§ **Task objective**:
Retype only the stretch of lines that starts with the line containing "scientific name: Aves" and ends with the last line of the records, both included, exactly.

Collected data entries:
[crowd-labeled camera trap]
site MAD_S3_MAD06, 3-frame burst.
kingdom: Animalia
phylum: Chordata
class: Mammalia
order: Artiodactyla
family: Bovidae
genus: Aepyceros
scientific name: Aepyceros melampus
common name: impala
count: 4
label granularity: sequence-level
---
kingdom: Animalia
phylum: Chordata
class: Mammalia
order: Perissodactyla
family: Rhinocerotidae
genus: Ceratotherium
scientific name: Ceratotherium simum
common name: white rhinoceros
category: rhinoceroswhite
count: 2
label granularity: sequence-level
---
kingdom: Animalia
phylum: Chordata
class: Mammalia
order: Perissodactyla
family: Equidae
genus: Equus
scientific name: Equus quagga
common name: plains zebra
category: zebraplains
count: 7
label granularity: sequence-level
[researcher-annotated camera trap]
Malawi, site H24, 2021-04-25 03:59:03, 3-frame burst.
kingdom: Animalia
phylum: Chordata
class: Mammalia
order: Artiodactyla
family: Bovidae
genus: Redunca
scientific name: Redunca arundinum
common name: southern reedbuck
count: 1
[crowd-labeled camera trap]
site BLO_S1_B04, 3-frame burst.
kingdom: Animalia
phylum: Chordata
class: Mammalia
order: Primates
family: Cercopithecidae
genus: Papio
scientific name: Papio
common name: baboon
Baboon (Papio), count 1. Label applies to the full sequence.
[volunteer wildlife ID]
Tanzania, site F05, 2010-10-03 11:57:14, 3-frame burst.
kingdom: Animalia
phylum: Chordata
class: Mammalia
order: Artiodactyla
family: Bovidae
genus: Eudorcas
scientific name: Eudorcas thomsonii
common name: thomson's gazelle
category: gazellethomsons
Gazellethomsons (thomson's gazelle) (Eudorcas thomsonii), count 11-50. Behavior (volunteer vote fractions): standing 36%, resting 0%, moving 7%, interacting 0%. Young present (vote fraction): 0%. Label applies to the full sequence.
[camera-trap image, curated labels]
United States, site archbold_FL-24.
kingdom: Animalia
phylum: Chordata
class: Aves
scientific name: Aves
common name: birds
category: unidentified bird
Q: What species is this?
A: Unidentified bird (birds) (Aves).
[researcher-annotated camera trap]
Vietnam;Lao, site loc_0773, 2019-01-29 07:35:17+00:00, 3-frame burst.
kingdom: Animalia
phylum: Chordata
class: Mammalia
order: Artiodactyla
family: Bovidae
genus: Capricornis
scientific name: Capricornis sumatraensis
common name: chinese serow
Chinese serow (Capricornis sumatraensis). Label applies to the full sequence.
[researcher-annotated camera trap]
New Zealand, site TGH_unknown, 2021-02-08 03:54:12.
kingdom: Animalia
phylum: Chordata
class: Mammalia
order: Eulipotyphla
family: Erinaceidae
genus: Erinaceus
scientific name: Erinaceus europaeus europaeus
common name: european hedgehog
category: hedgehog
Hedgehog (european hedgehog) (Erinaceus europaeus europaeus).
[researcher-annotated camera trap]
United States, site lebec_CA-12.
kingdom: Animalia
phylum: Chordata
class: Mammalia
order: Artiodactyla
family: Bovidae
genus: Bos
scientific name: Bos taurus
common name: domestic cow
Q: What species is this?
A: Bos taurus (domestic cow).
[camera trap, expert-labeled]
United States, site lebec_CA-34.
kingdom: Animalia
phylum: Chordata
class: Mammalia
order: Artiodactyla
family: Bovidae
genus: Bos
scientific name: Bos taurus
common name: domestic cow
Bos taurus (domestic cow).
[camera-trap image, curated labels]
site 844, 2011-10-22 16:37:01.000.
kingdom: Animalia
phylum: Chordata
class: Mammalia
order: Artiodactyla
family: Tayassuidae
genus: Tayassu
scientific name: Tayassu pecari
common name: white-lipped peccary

§ **Result for this task**:
scientific name: Aves
common name: birds
category: unidentified bird
Q: What species is this?
A: Unidentified bird (birds) (Aves).
[researcher-annotated camera trap]
Vietnam;Lao, site loc_0773, 2019-01-29 07:35:17+00:00, 3-frame burst.
kingdom: Animalia
phylum: Chordata
class: Mammalia
order: Artiodactyla
family: Bovidae
genus: Capricornis
scientific name: Capricornis sumatraensis
common name: chinese serow
Chinese serow (Capricornis sumatraensis). Label applies to the full sequence.
[researcher-annotated camera trap]
New Zealand, site TGH_unknown, 2021-02-08 03:54:12.
kingdom: Animalia
phylum: Chordata
class: Mammalia
order: Eulipotyphla
family: Erinaceidae
genus: Erinaceus
scientific name: Erinaceus europaeus europaeus
common name: european hedgehog
category: hedgehog
Hedgehog (european hedgehog) (Erinaceus europaeus europaeus).
[researcher-annotated camera trap]
United States, site lebec_CA-12.
kingdom: Animalia
phylum: Chordata
class: Mammalia
order: Artiodactyla
family: Bovidae
genus: Bos
scientific name: Bos taurus
common name: domestic cow
Q: What species is this?
A: Bos taurus (domestic cow).
[camera trap, expert-labeled]
United States, site lebec_CA-34.
kingdom: Animalia
phylum: Chordata
class: Mammalia
order: Artiodactyla
family: Bovidae
genus: Bos
scientific name: Bos taurus
common name: domestic cow
Bos taurus (domestic cow).
[camera-trap image, curated labels]
site 844, 2011-10-22 16:37:01.000.
kingdom: Animalia
phylum: Chordata
class: Mammalia
order: Artiodactyla
family: Tayassuidae
genus: Tayassu
scientific name: Tayassu pecari
common name: white-lipped peccary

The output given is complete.